Het lijkt soms alsof we meegesleurd worden in een polonaise met zatte-nonkel-innovatie voorop. Niet echt omdat we willen, maar omdat dit naar het schijnt zo hoort. Nochtans is er ook iets te zeggen voor hardnekkige behoudsgezindheid.
Coca Cola houdt het al ruim 100 jaar bij hetzelfde recept en beveiligt het met dezelfde sérieux als die waarmee een gemiddeld Europees land het staatshoofd beschermt. Vitabis aten we zelf in lang vervlogen tijden, en net hetzelfde koekje schotelen we ons eigen nageslacht nu voor. Zelfs de kinderen op hun iconische verpakkingen bleven ruim 20 jaar onveranderd. K3 2.0 is op vlak van haarkleur, aerodynamische lichaamsbouw, vestimentaire keuzes en mate van muzikale virtuositeit amper te onderscheiden van de vorige editie. En VTM kleurt zoals vanouds onze dag.

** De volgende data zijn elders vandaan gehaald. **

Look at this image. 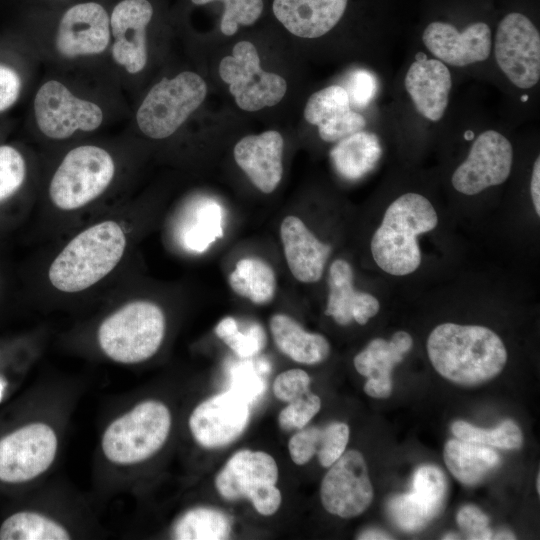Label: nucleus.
I'll return each mask as SVG.
<instances>
[{"mask_svg":"<svg viewBox=\"0 0 540 540\" xmlns=\"http://www.w3.org/2000/svg\"><path fill=\"white\" fill-rule=\"evenodd\" d=\"M171 428V411L160 400L143 399L119 410L99 438L98 462L103 477L112 484L125 485L131 472L164 447Z\"/></svg>","mask_w":540,"mask_h":540,"instance_id":"nucleus-1","label":"nucleus"},{"mask_svg":"<svg viewBox=\"0 0 540 540\" xmlns=\"http://www.w3.org/2000/svg\"><path fill=\"white\" fill-rule=\"evenodd\" d=\"M427 352L435 370L445 379L474 386L497 376L507 361L501 338L477 325L443 323L427 340Z\"/></svg>","mask_w":540,"mask_h":540,"instance_id":"nucleus-2","label":"nucleus"},{"mask_svg":"<svg viewBox=\"0 0 540 540\" xmlns=\"http://www.w3.org/2000/svg\"><path fill=\"white\" fill-rule=\"evenodd\" d=\"M66 414L45 408L0 437V482L24 485L41 479L55 465L61 450Z\"/></svg>","mask_w":540,"mask_h":540,"instance_id":"nucleus-3","label":"nucleus"},{"mask_svg":"<svg viewBox=\"0 0 540 540\" xmlns=\"http://www.w3.org/2000/svg\"><path fill=\"white\" fill-rule=\"evenodd\" d=\"M437 224V213L426 197L417 193L401 195L386 209L381 225L373 234L374 261L394 276L414 272L421 263L417 236L433 230Z\"/></svg>","mask_w":540,"mask_h":540,"instance_id":"nucleus-4","label":"nucleus"},{"mask_svg":"<svg viewBox=\"0 0 540 540\" xmlns=\"http://www.w3.org/2000/svg\"><path fill=\"white\" fill-rule=\"evenodd\" d=\"M126 237L115 221L97 223L76 235L50 265L48 277L59 291H83L108 275L120 262Z\"/></svg>","mask_w":540,"mask_h":540,"instance_id":"nucleus-5","label":"nucleus"},{"mask_svg":"<svg viewBox=\"0 0 540 540\" xmlns=\"http://www.w3.org/2000/svg\"><path fill=\"white\" fill-rule=\"evenodd\" d=\"M166 331L163 310L147 300L129 302L108 315L97 329V342L111 361L134 365L153 357Z\"/></svg>","mask_w":540,"mask_h":540,"instance_id":"nucleus-6","label":"nucleus"},{"mask_svg":"<svg viewBox=\"0 0 540 540\" xmlns=\"http://www.w3.org/2000/svg\"><path fill=\"white\" fill-rule=\"evenodd\" d=\"M114 173V161L106 150L94 145L76 147L66 154L51 179V201L61 210L79 209L106 190Z\"/></svg>","mask_w":540,"mask_h":540,"instance_id":"nucleus-7","label":"nucleus"},{"mask_svg":"<svg viewBox=\"0 0 540 540\" xmlns=\"http://www.w3.org/2000/svg\"><path fill=\"white\" fill-rule=\"evenodd\" d=\"M206 94L205 81L194 72L163 78L151 88L137 111L139 129L153 139L169 137L202 104Z\"/></svg>","mask_w":540,"mask_h":540,"instance_id":"nucleus-8","label":"nucleus"},{"mask_svg":"<svg viewBox=\"0 0 540 540\" xmlns=\"http://www.w3.org/2000/svg\"><path fill=\"white\" fill-rule=\"evenodd\" d=\"M278 467L274 458L262 451L236 452L215 478L219 494L226 500L248 498L258 513L274 514L281 504L276 487Z\"/></svg>","mask_w":540,"mask_h":540,"instance_id":"nucleus-9","label":"nucleus"},{"mask_svg":"<svg viewBox=\"0 0 540 540\" xmlns=\"http://www.w3.org/2000/svg\"><path fill=\"white\" fill-rule=\"evenodd\" d=\"M219 74L229 84L236 104L245 111L274 106L287 90L286 81L280 75L266 72L260 67L258 52L248 41L235 44L232 56L221 60Z\"/></svg>","mask_w":540,"mask_h":540,"instance_id":"nucleus-10","label":"nucleus"},{"mask_svg":"<svg viewBox=\"0 0 540 540\" xmlns=\"http://www.w3.org/2000/svg\"><path fill=\"white\" fill-rule=\"evenodd\" d=\"M495 58L507 78L521 89L535 86L540 79V35L525 15L512 12L499 23L495 37Z\"/></svg>","mask_w":540,"mask_h":540,"instance_id":"nucleus-11","label":"nucleus"},{"mask_svg":"<svg viewBox=\"0 0 540 540\" xmlns=\"http://www.w3.org/2000/svg\"><path fill=\"white\" fill-rule=\"evenodd\" d=\"M34 114L40 131L52 139H65L77 130L93 131L103 120L101 108L75 97L62 83H44L34 99Z\"/></svg>","mask_w":540,"mask_h":540,"instance_id":"nucleus-12","label":"nucleus"},{"mask_svg":"<svg viewBox=\"0 0 540 540\" xmlns=\"http://www.w3.org/2000/svg\"><path fill=\"white\" fill-rule=\"evenodd\" d=\"M320 498L327 512L341 518L356 517L369 507L373 487L359 451L344 452L329 467L321 483Z\"/></svg>","mask_w":540,"mask_h":540,"instance_id":"nucleus-13","label":"nucleus"},{"mask_svg":"<svg viewBox=\"0 0 540 540\" xmlns=\"http://www.w3.org/2000/svg\"><path fill=\"white\" fill-rule=\"evenodd\" d=\"M513 150L501 133L487 130L473 142L466 160L454 171L452 185L465 195H476L500 185L510 175Z\"/></svg>","mask_w":540,"mask_h":540,"instance_id":"nucleus-14","label":"nucleus"},{"mask_svg":"<svg viewBox=\"0 0 540 540\" xmlns=\"http://www.w3.org/2000/svg\"><path fill=\"white\" fill-rule=\"evenodd\" d=\"M250 405L228 389L198 404L191 412L188 427L194 440L212 449L226 446L246 429Z\"/></svg>","mask_w":540,"mask_h":540,"instance_id":"nucleus-15","label":"nucleus"},{"mask_svg":"<svg viewBox=\"0 0 540 540\" xmlns=\"http://www.w3.org/2000/svg\"><path fill=\"white\" fill-rule=\"evenodd\" d=\"M110 42V19L98 3L77 4L62 16L56 47L65 57L102 53Z\"/></svg>","mask_w":540,"mask_h":540,"instance_id":"nucleus-16","label":"nucleus"},{"mask_svg":"<svg viewBox=\"0 0 540 540\" xmlns=\"http://www.w3.org/2000/svg\"><path fill=\"white\" fill-rule=\"evenodd\" d=\"M153 8L147 0H123L113 9L110 29L115 42L112 56L127 72H140L147 62L146 27Z\"/></svg>","mask_w":540,"mask_h":540,"instance_id":"nucleus-17","label":"nucleus"},{"mask_svg":"<svg viewBox=\"0 0 540 540\" xmlns=\"http://www.w3.org/2000/svg\"><path fill=\"white\" fill-rule=\"evenodd\" d=\"M422 40L438 60L457 67L482 62L491 51V30L483 22L459 32L449 23L435 21L425 28Z\"/></svg>","mask_w":540,"mask_h":540,"instance_id":"nucleus-18","label":"nucleus"},{"mask_svg":"<svg viewBox=\"0 0 540 540\" xmlns=\"http://www.w3.org/2000/svg\"><path fill=\"white\" fill-rule=\"evenodd\" d=\"M283 147V138L277 131L248 135L236 143L234 159L258 190L270 194L283 176Z\"/></svg>","mask_w":540,"mask_h":540,"instance_id":"nucleus-19","label":"nucleus"},{"mask_svg":"<svg viewBox=\"0 0 540 540\" xmlns=\"http://www.w3.org/2000/svg\"><path fill=\"white\" fill-rule=\"evenodd\" d=\"M280 238L287 266L302 283H315L324 273L331 246L320 241L297 216H286L280 225Z\"/></svg>","mask_w":540,"mask_h":540,"instance_id":"nucleus-20","label":"nucleus"},{"mask_svg":"<svg viewBox=\"0 0 540 540\" xmlns=\"http://www.w3.org/2000/svg\"><path fill=\"white\" fill-rule=\"evenodd\" d=\"M306 121L318 127L319 136L326 142H337L362 131L366 120L351 109L346 90L331 85L313 93L305 106Z\"/></svg>","mask_w":540,"mask_h":540,"instance_id":"nucleus-21","label":"nucleus"},{"mask_svg":"<svg viewBox=\"0 0 540 540\" xmlns=\"http://www.w3.org/2000/svg\"><path fill=\"white\" fill-rule=\"evenodd\" d=\"M451 86L447 66L440 60L428 59L423 53L416 55L405 76V88L416 110L431 121L443 117Z\"/></svg>","mask_w":540,"mask_h":540,"instance_id":"nucleus-22","label":"nucleus"},{"mask_svg":"<svg viewBox=\"0 0 540 540\" xmlns=\"http://www.w3.org/2000/svg\"><path fill=\"white\" fill-rule=\"evenodd\" d=\"M413 345L412 337L405 331L396 332L391 340L375 338L354 357L357 372L367 381L364 391L373 398H388L392 392L391 372Z\"/></svg>","mask_w":540,"mask_h":540,"instance_id":"nucleus-23","label":"nucleus"},{"mask_svg":"<svg viewBox=\"0 0 540 540\" xmlns=\"http://www.w3.org/2000/svg\"><path fill=\"white\" fill-rule=\"evenodd\" d=\"M351 265L337 259L329 267V293L325 314L342 326L352 321L364 325L380 308L379 301L371 294L357 291L353 284Z\"/></svg>","mask_w":540,"mask_h":540,"instance_id":"nucleus-24","label":"nucleus"},{"mask_svg":"<svg viewBox=\"0 0 540 540\" xmlns=\"http://www.w3.org/2000/svg\"><path fill=\"white\" fill-rule=\"evenodd\" d=\"M348 0H274L276 19L293 35L317 38L342 18Z\"/></svg>","mask_w":540,"mask_h":540,"instance_id":"nucleus-25","label":"nucleus"},{"mask_svg":"<svg viewBox=\"0 0 540 540\" xmlns=\"http://www.w3.org/2000/svg\"><path fill=\"white\" fill-rule=\"evenodd\" d=\"M77 534L68 518L48 508L14 512L0 525L1 540H65Z\"/></svg>","mask_w":540,"mask_h":540,"instance_id":"nucleus-26","label":"nucleus"},{"mask_svg":"<svg viewBox=\"0 0 540 540\" xmlns=\"http://www.w3.org/2000/svg\"><path fill=\"white\" fill-rule=\"evenodd\" d=\"M349 427L333 422L324 428L304 427L289 440L288 450L297 465L306 464L315 454L323 467H330L344 452L349 440Z\"/></svg>","mask_w":540,"mask_h":540,"instance_id":"nucleus-27","label":"nucleus"},{"mask_svg":"<svg viewBox=\"0 0 540 540\" xmlns=\"http://www.w3.org/2000/svg\"><path fill=\"white\" fill-rule=\"evenodd\" d=\"M269 327L276 347L295 362L313 365L329 356L328 340L319 333L306 331L289 315L274 314Z\"/></svg>","mask_w":540,"mask_h":540,"instance_id":"nucleus-28","label":"nucleus"},{"mask_svg":"<svg viewBox=\"0 0 540 540\" xmlns=\"http://www.w3.org/2000/svg\"><path fill=\"white\" fill-rule=\"evenodd\" d=\"M382 155L379 138L359 131L339 141L330 151L336 172L346 180H358L372 171Z\"/></svg>","mask_w":540,"mask_h":540,"instance_id":"nucleus-29","label":"nucleus"},{"mask_svg":"<svg viewBox=\"0 0 540 540\" xmlns=\"http://www.w3.org/2000/svg\"><path fill=\"white\" fill-rule=\"evenodd\" d=\"M444 461L458 481L475 485L499 464L500 459L486 445L452 439L445 444Z\"/></svg>","mask_w":540,"mask_h":540,"instance_id":"nucleus-30","label":"nucleus"},{"mask_svg":"<svg viewBox=\"0 0 540 540\" xmlns=\"http://www.w3.org/2000/svg\"><path fill=\"white\" fill-rule=\"evenodd\" d=\"M228 282L234 293L257 305L270 303L277 290L273 268L257 257L240 259L230 273Z\"/></svg>","mask_w":540,"mask_h":540,"instance_id":"nucleus-31","label":"nucleus"},{"mask_svg":"<svg viewBox=\"0 0 540 540\" xmlns=\"http://www.w3.org/2000/svg\"><path fill=\"white\" fill-rule=\"evenodd\" d=\"M231 521L217 509L194 507L181 513L172 523L170 536L177 540H222L229 538Z\"/></svg>","mask_w":540,"mask_h":540,"instance_id":"nucleus-32","label":"nucleus"},{"mask_svg":"<svg viewBox=\"0 0 540 540\" xmlns=\"http://www.w3.org/2000/svg\"><path fill=\"white\" fill-rule=\"evenodd\" d=\"M451 430L457 439L501 449H518L523 441L520 428L512 420H506L494 429L478 428L465 421H456Z\"/></svg>","mask_w":540,"mask_h":540,"instance_id":"nucleus-33","label":"nucleus"},{"mask_svg":"<svg viewBox=\"0 0 540 540\" xmlns=\"http://www.w3.org/2000/svg\"><path fill=\"white\" fill-rule=\"evenodd\" d=\"M215 334L240 358H251L260 352L266 342L264 331L252 325L246 332L239 330L233 317H225L215 327Z\"/></svg>","mask_w":540,"mask_h":540,"instance_id":"nucleus-34","label":"nucleus"},{"mask_svg":"<svg viewBox=\"0 0 540 540\" xmlns=\"http://www.w3.org/2000/svg\"><path fill=\"white\" fill-rule=\"evenodd\" d=\"M198 212L196 223L187 232L185 240L191 250L204 252L223 236L222 209L216 202L207 200Z\"/></svg>","mask_w":540,"mask_h":540,"instance_id":"nucleus-35","label":"nucleus"},{"mask_svg":"<svg viewBox=\"0 0 540 540\" xmlns=\"http://www.w3.org/2000/svg\"><path fill=\"white\" fill-rule=\"evenodd\" d=\"M388 512L398 527L410 532L423 528L437 516L412 492L391 498Z\"/></svg>","mask_w":540,"mask_h":540,"instance_id":"nucleus-36","label":"nucleus"},{"mask_svg":"<svg viewBox=\"0 0 540 540\" xmlns=\"http://www.w3.org/2000/svg\"><path fill=\"white\" fill-rule=\"evenodd\" d=\"M411 492L438 515L447 493L444 473L431 465L419 467L414 474Z\"/></svg>","mask_w":540,"mask_h":540,"instance_id":"nucleus-37","label":"nucleus"},{"mask_svg":"<svg viewBox=\"0 0 540 540\" xmlns=\"http://www.w3.org/2000/svg\"><path fill=\"white\" fill-rule=\"evenodd\" d=\"M195 5H204L218 0H191ZM224 3V13L220 29L224 35L236 33L239 25H252L260 17L263 10L262 0H220Z\"/></svg>","mask_w":540,"mask_h":540,"instance_id":"nucleus-38","label":"nucleus"},{"mask_svg":"<svg viewBox=\"0 0 540 540\" xmlns=\"http://www.w3.org/2000/svg\"><path fill=\"white\" fill-rule=\"evenodd\" d=\"M26 176V164L21 153L10 145L0 146V202L15 194Z\"/></svg>","mask_w":540,"mask_h":540,"instance_id":"nucleus-39","label":"nucleus"},{"mask_svg":"<svg viewBox=\"0 0 540 540\" xmlns=\"http://www.w3.org/2000/svg\"><path fill=\"white\" fill-rule=\"evenodd\" d=\"M321 408L320 398L311 391L288 402L278 415V423L282 430L291 431L304 428Z\"/></svg>","mask_w":540,"mask_h":540,"instance_id":"nucleus-40","label":"nucleus"},{"mask_svg":"<svg viewBox=\"0 0 540 540\" xmlns=\"http://www.w3.org/2000/svg\"><path fill=\"white\" fill-rule=\"evenodd\" d=\"M343 88L348 94L350 105L357 109H364L375 98L378 81L369 70L358 68L350 72Z\"/></svg>","mask_w":540,"mask_h":540,"instance_id":"nucleus-41","label":"nucleus"},{"mask_svg":"<svg viewBox=\"0 0 540 540\" xmlns=\"http://www.w3.org/2000/svg\"><path fill=\"white\" fill-rule=\"evenodd\" d=\"M310 376L302 369H289L280 373L273 382V393L281 401L291 402L306 393Z\"/></svg>","mask_w":540,"mask_h":540,"instance_id":"nucleus-42","label":"nucleus"},{"mask_svg":"<svg viewBox=\"0 0 540 540\" xmlns=\"http://www.w3.org/2000/svg\"><path fill=\"white\" fill-rule=\"evenodd\" d=\"M266 388L263 377L250 369H234L230 373L229 388L240 395L249 405L258 401Z\"/></svg>","mask_w":540,"mask_h":540,"instance_id":"nucleus-43","label":"nucleus"},{"mask_svg":"<svg viewBox=\"0 0 540 540\" xmlns=\"http://www.w3.org/2000/svg\"><path fill=\"white\" fill-rule=\"evenodd\" d=\"M457 523L468 539L486 540L492 538L488 517L473 505L463 506L457 513Z\"/></svg>","mask_w":540,"mask_h":540,"instance_id":"nucleus-44","label":"nucleus"},{"mask_svg":"<svg viewBox=\"0 0 540 540\" xmlns=\"http://www.w3.org/2000/svg\"><path fill=\"white\" fill-rule=\"evenodd\" d=\"M22 81L11 67L0 64V112L9 109L19 98Z\"/></svg>","mask_w":540,"mask_h":540,"instance_id":"nucleus-45","label":"nucleus"},{"mask_svg":"<svg viewBox=\"0 0 540 540\" xmlns=\"http://www.w3.org/2000/svg\"><path fill=\"white\" fill-rule=\"evenodd\" d=\"M530 192L535 211L540 216V158L537 157L532 171Z\"/></svg>","mask_w":540,"mask_h":540,"instance_id":"nucleus-46","label":"nucleus"},{"mask_svg":"<svg viewBox=\"0 0 540 540\" xmlns=\"http://www.w3.org/2000/svg\"><path fill=\"white\" fill-rule=\"evenodd\" d=\"M358 539H391V537L378 530H369L361 533Z\"/></svg>","mask_w":540,"mask_h":540,"instance_id":"nucleus-47","label":"nucleus"},{"mask_svg":"<svg viewBox=\"0 0 540 540\" xmlns=\"http://www.w3.org/2000/svg\"><path fill=\"white\" fill-rule=\"evenodd\" d=\"M495 539H515V536L507 531H502L496 534Z\"/></svg>","mask_w":540,"mask_h":540,"instance_id":"nucleus-48","label":"nucleus"},{"mask_svg":"<svg viewBox=\"0 0 540 540\" xmlns=\"http://www.w3.org/2000/svg\"><path fill=\"white\" fill-rule=\"evenodd\" d=\"M442 539H459L455 534H446Z\"/></svg>","mask_w":540,"mask_h":540,"instance_id":"nucleus-49","label":"nucleus"},{"mask_svg":"<svg viewBox=\"0 0 540 540\" xmlns=\"http://www.w3.org/2000/svg\"><path fill=\"white\" fill-rule=\"evenodd\" d=\"M464 137L467 139V140H471L473 139V133L471 131H467L464 135Z\"/></svg>","mask_w":540,"mask_h":540,"instance_id":"nucleus-50","label":"nucleus"},{"mask_svg":"<svg viewBox=\"0 0 540 540\" xmlns=\"http://www.w3.org/2000/svg\"><path fill=\"white\" fill-rule=\"evenodd\" d=\"M537 491L539 492V474L537 476Z\"/></svg>","mask_w":540,"mask_h":540,"instance_id":"nucleus-51","label":"nucleus"},{"mask_svg":"<svg viewBox=\"0 0 540 540\" xmlns=\"http://www.w3.org/2000/svg\"><path fill=\"white\" fill-rule=\"evenodd\" d=\"M522 99H523V101H525V99H527V96H526V95H525V96H523V98H522Z\"/></svg>","mask_w":540,"mask_h":540,"instance_id":"nucleus-52","label":"nucleus"}]
</instances>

Sommige organisaties en bedrijven hanteren dus blijkbaar én met succes de stelling dat als iets werkt, je er beter af blijft. Een strategie die hen geen windeieren lijkt te leggen. Dat is niet eens zo vreemd, wetende dat het creëren van een vertrouwensband tussen een klant en een aanbod tijd vraagt en leunt op voorspelbaarheid. Sommigen doen zelfs hard hun best om dit kunstmatig te creëren. Onze spaghettisaus in blik is bereid “op grootmoeders wijze” of volgens een “onveranderd recept”. Bepaalde diepvriespizza’s kregen zelfs de naam “tradizionale” mee.
Er valt iets te zeggen voor “traditionele” artsen, die tijd maken voor huisbezoeken. Voor sociaal werkers die het “op grootmoeders wijze” doen en naar me luisteren zonder simultaan op een laptop te tokkelen. Voor organisaties met een “onveranderd recept”, waar ik als ik binnenkom een kop koffie krijg en me niet via een tablet hoef aan te melden omdat dat “de bezoekersflow zo lekker strak maakt”.
Laten we daarom te midden van alle innovatiewoede eerst even stilstaan bij die zaken die hun nut bewezen hebben en waar de klant vertrouwen in heeft. En mikken om wat werkt te verbeteren, eerder dan te veranderen. Laten we niet de fout maken te denken dat anders en nieuwer ook altijd beter is. Soms is beter gewoon beter. Als een kop koffie werkt, is een goede vorm van innovatie op zoek gaan naar een nog betere kop koffie. Laten we ook niet de fout maken te denken dat traditioneel oubollig is. Ook traditionele artsen zijn prima in staat om wetenschappelijke ontwikkelingen te volgen en nieuwe werkwijzen te omarmen. Laten we ten slotte onze innovatiewoede eerst op onszelf richten. Pas als we zelf reuze-enthousiast zijn van een leidinggevende die tijdens ons evaluatiegesprek doorlopend zit te tokkelen, kunnen we overwegen dit tijdens een gesprek met een cliënt te doen. Zo maken we van innovatie geen zatte polonaise, maar een doordacht gechoreografeerd ballet. Ons publiek zal er ons dankbaar om zijn.